### ТЕКСТ ДЛЯ ЧТЕНИЯ

Забота о духовных потребностях жителей исчерпывалась тем, что в поселке Каменском были две православные церкви, католический костел, лютеранская кирха и еврейская синагога. Прочие «очаги культуры» начинались прямо у заводской проходной: трактир Стригулина, трактир Смирнова и еще бессчетное количество трактиров, казенных винных лавок.
А к юго-западу от поселка, в «Верхней колонии», был совсем иной мир: стояли двухэтажные, просторные, благоустроенные дома администрации завода. Даже дым, извергавшийся из многочисленных труб – высоких и низких, круглых и восьмигранных,– отворачивал от них в сторону, тянулся почти всегда к рабочей слободе. Потом-то я понял, что тут учтена была роза ветров Приднепровья. По этой причине дымным было небо моего детства, слой копоти покрывал наши дома.
Рабочим на территорию «Верхней колонии» вход был строго-настрого запрещен. Там светился по вечерам электрический свет, туда подкатывали пролетки на дутых шинах, из них выходили важные дамы и господа. Это была как бы другая порода людей – сытая, холеная, высокомерная. Инженер, в форменной фуражке, в пальто с бархатным воротником, никогда бы не подал руки рабочему, а тот, подходя к инженеру или мастеру, обязан был снимать шапку. Мы, дети рабочих, лишь издали, из-за решетки городского сада, могли смотреть на фланирующую под духовой оркестр «чистую публику».
Чтобы хорошо понимать и ценить нынешнее, человек должен в истинном свете видеть минувшее.
«Такие каторжные условия, как на Каменском заводе, вряд ли где встретишь, – свидетельствует одна из большевистских листовок, распространявшихся в нашем поселке.– Где это видано, чтобы работа продолжалась целый год без всяких праздничных дней и чтобы приходилось работать по двенадцать часов подряд, а иногда и по восемнадцать, не имея перерыва на завтрак и на обед? Где это слыхано, чтобы с рабочих вычитали на ремонт зданий, на поправку машин и инструментов? Нашим кровопийцам, видно, мало тех барышей, которые они получают от нашего труда, и они, придираясь к каждому случаю, штрафуют нас… Вечно работая, вечно в грязи живем мы затем, чтобы кошелек хозяев был полон, а наши желудки пусты».

### МАТЕРИАЛ
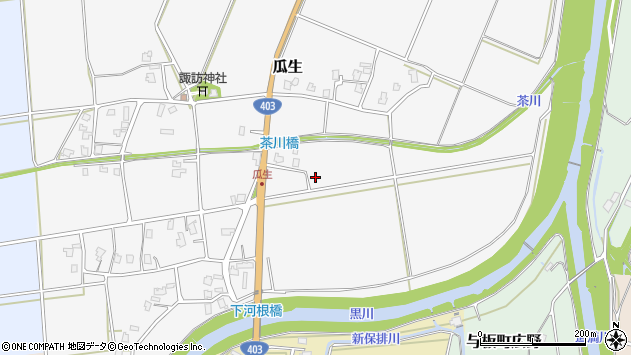 〒940-2303 新潟県長岡市瓜生の地図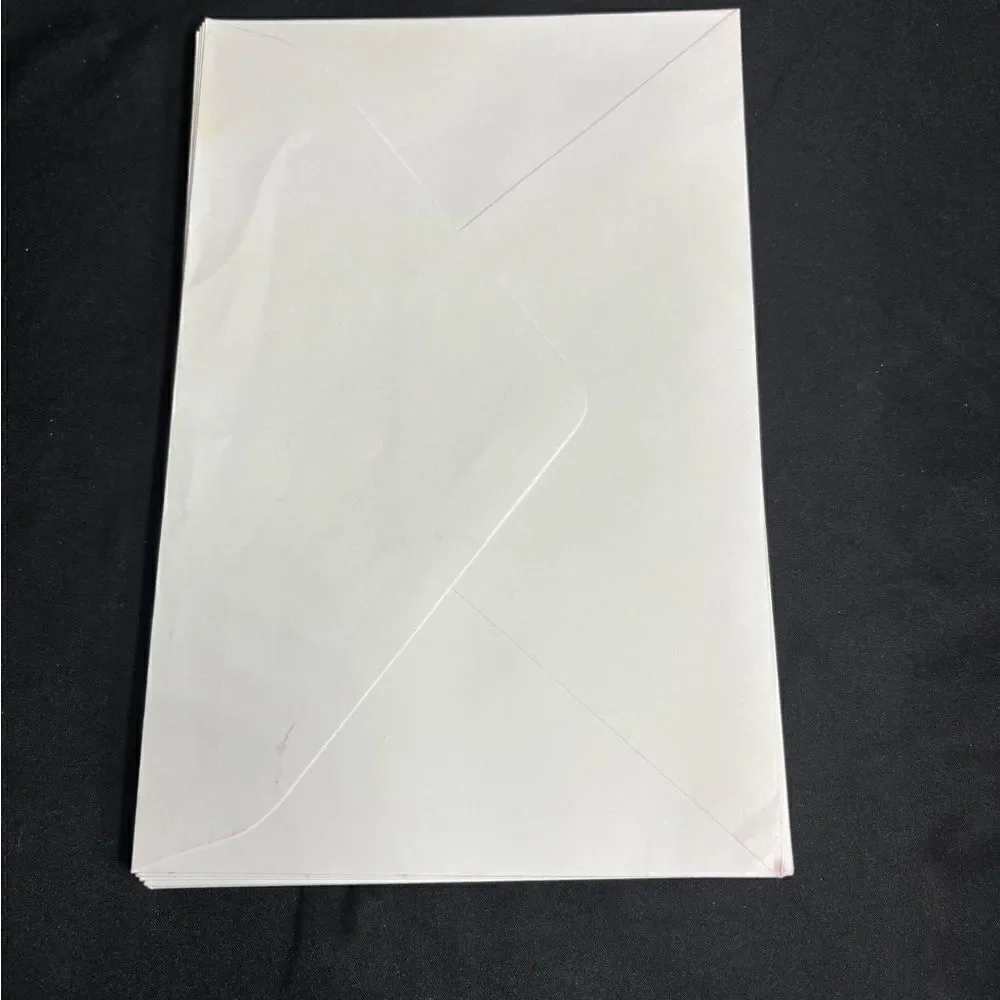 40 New! Printable Silver Border Cardstock Invitations Includes 30 Envelopes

### ЗАДАНИЕ
Продолжите воспоминания о заводском поселке Каменском, начав сразу после последней фразы текста.

### ОТВЕТ
Революционная история рабочих юга России известна. Напомню, что первые социал-демократические кружки появились здесь еще в 1885 году. Был такой кружок и в Каменском, куда впоследствии регулярно доставлялась ленинская «Искра». В разные годы по заданию В. И. Ленина в этом краю вели активную работу такие его ученики и соратники, как И. Х. Лалаянц, В. П. Ногин, В. А. Шелгунов, М. Г. Цхакая, Р. С. Землячка, В. В. Воровский, П. Н. Лепешинский, Г. К. Орджоникидзе. Но особо хотелось бы сказать о трех большевиках из плеяды первых рабочих, ставших сознательно на путь революционной борьбы.
Екатеринославский «Союз борьбы за освобождение рабочего класса» организовал в 1897 году Иван Васильевич Бабушкин. В. И. Ленин, как известно, называл его гордостью партии, народным героем. «Без таких людей, – писал Ленин, – русский народ остался бы навсегда народом рабов, народом холопов. С такими людьми русский народ завоюет себе полное освобождение от всякой эксплуатации».
В кружке Бабушкина приобщился к революционному движению Григорий Иванович Петровский. Имя этого рабочего-революционера, впоследствии видного деятеля нашей партии, присвоено заводу, на котором он работал токарем. В память о его заслугах и город Екатеринослав был переименован в Днепропетровск.
Никифор Ефремович Вилонов – третий из тех, о ком хотелось вспомнить; он менее других известен. Между тем это тоже был герой и мученик освободительной борьбы. Летом 1903 года, когда стачечная волна охватила весь юг России, он стал в Екатеринославе членом искровского комитета РСДРП. Принял партийную кличку Михаил Заводской, да и был человек заводской, квалифицированный слесарь, истинный рабочий по духу.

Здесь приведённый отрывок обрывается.